(Entries taken from a collection)
--- begin ---

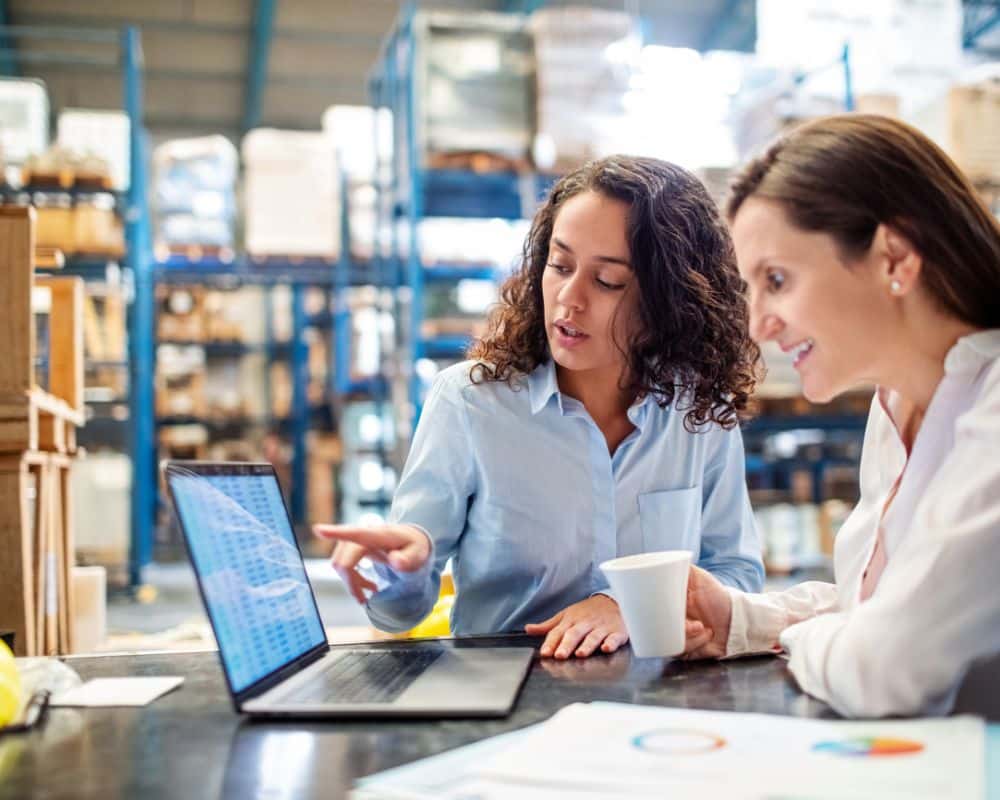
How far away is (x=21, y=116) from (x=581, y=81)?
→ 3822 mm

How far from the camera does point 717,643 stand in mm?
1434

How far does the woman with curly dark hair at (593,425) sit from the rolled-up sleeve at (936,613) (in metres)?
0.82

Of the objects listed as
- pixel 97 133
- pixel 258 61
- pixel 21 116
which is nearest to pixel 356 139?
pixel 97 133

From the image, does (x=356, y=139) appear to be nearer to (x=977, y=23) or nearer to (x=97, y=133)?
(x=97, y=133)

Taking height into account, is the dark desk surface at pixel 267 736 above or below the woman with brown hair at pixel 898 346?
below

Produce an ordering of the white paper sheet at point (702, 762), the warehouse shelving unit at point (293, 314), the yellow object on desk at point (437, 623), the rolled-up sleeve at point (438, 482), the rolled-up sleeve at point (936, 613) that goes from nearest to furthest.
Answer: the white paper sheet at point (702, 762) < the rolled-up sleeve at point (936, 613) < the rolled-up sleeve at point (438, 482) < the yellow object on desk at point (437, 623) < the warehouse shelving unit at point (293, 314)

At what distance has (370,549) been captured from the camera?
1.39 metres

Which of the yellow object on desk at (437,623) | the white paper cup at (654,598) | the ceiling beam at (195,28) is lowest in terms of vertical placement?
the yellow object on desk at (437,623)

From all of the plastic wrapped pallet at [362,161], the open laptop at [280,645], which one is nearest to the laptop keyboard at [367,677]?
the open laptop at [280,645]

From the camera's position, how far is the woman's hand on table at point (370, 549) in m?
1.33

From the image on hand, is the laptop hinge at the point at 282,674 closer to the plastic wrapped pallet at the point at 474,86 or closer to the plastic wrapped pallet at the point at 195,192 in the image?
the plastic wrapped pallet at the point at 474,86

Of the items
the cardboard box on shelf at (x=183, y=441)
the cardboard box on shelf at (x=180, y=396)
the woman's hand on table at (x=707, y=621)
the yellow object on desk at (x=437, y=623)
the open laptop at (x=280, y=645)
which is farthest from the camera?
the cardboard box on shelf at (x=183, y=441)

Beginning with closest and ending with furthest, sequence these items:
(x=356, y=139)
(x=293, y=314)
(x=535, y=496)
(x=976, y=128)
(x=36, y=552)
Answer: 1. (x=535, y=496)
2. (x=36, y=552)
3. (x=976, y=128)
4. (x=356, y=139)
5. (x=293, y=314)

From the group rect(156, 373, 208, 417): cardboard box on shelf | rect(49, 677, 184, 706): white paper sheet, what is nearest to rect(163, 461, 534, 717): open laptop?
rect(49, 677, 184, 706): white paper sheet
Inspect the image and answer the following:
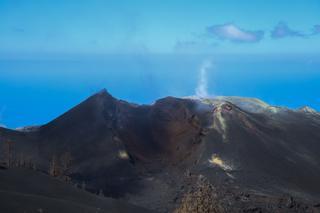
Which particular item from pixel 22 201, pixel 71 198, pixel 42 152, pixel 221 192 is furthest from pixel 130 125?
pixel 22 201

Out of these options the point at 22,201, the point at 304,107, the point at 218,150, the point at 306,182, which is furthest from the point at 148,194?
the point at 304,107

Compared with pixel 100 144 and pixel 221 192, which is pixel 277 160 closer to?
pixel 221 192

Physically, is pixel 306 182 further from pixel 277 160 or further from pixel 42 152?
pixel 42 152

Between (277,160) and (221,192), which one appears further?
(277,160)

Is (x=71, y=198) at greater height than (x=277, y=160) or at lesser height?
lesser

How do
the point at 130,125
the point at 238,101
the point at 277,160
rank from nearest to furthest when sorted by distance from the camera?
the point at 277,160, the point at 130,125, the point at 238,101

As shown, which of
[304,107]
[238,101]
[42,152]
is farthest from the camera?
[238,101]

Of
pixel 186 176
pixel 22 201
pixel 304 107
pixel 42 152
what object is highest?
pixel 304 107
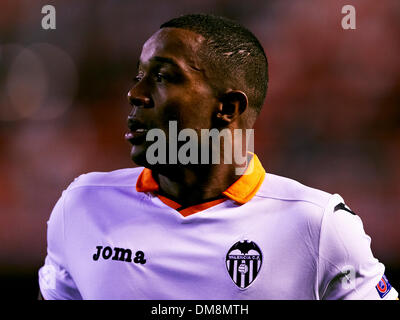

--- end ---

### GOAL
Count the lines in the rows above that contain the string "distance", treating uppercase and lowercase as different. Reply with the number only.

### FINISHED EXERCISE
2